Microsoft Dynamics CRM 2011 Cookbook Released
This is not a book I have written, but rather one that, like the Microsoft Dynamics CRM 2011 Applications (MB2-868) Certification Guide, I have done some technical reviewing on behalf of the publisher, Packt Publishing. This is basically assisting the publisher to verify that the content of the book is technically accurate and can be successfully followed. Well, while I was working on the Microsoft Dynamics GP 2013 Cookbook I was also doing technical reviewing of the Microsoft Dynamics CRM 2011 Cookbook by Dipankar Bhattacharya;
The author, Dipankar Bhattacharya, obviously has a good understanding of Dynamics CRM and has given good coverage in each of the chapters along with a number of good quality screenshots throughout to add to the step-by-step guides. One of the criticisms I would make of the book, and one I make of a lot of books written by non-English people, is that the sentances are often very short with multiple sort sentances per paragraph. In contrast, many English writers will use a more complex sentance structure; I often do so using semi-colons to join related sentances together when an American, or other non-English, writer seems to use a full stop and starts a new sentance.

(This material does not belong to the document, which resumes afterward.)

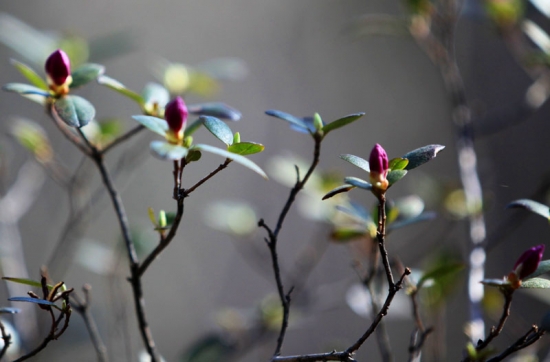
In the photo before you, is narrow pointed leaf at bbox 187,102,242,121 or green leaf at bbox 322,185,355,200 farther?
narrow pointed leaf at bbox 187,102,242,121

Now that I have my usual (minor) complaint out of the way. Some of the chapters of the book cover:
- Deployment of Dynamics CRM 2011 in a multiserver environment
- Creating an internet facing deployment (IFD)
- Optimising database server performance
- Sceduling of data duplication jobs
- Create 1:N, N:1 and N:N relationships
- Customise the Ribbon by adding a button
- Create Mail Merge templates using Microsoft Word
Like the Microsoft Dynamics GP 2013 Cookbook and indeed the other cookbooks published by Packt Publishing, this book presents quick and easy to follow recipes which break the content down into easy to digest chunks. Cookbooks generally require a basic understanding of the system in question and this one is no different in that a basic knowledge of Dynamics CRM and SQL Server is required.
The book contains several dozen recipes on how to deploy, configure and customise Dynamics CRM. I’ve been dealing with Dynamics CRM for about 18 months and have deployed it live for a number of organisations and there are a few items the book covers, both in terms of deploying and customising, which I have not as yet experienced. For example, amending the Site Map or adding a button to the ribbon bar. The coverage of Site Map in particular is very detailed with a fair amount of sample XML provided, and which can be downloaded, to show how to customise the site map.
I’d say that I’m going to take a little time soon to work through some of the examples, but I have to be honest and say I’m not sure when I will get a chance to do so as there are a number of other things I have on the go (such as writing a second book, sorting out a number of blog posts for azurecurve), but I definately intend, at some point, to revisit the book and work through some of it.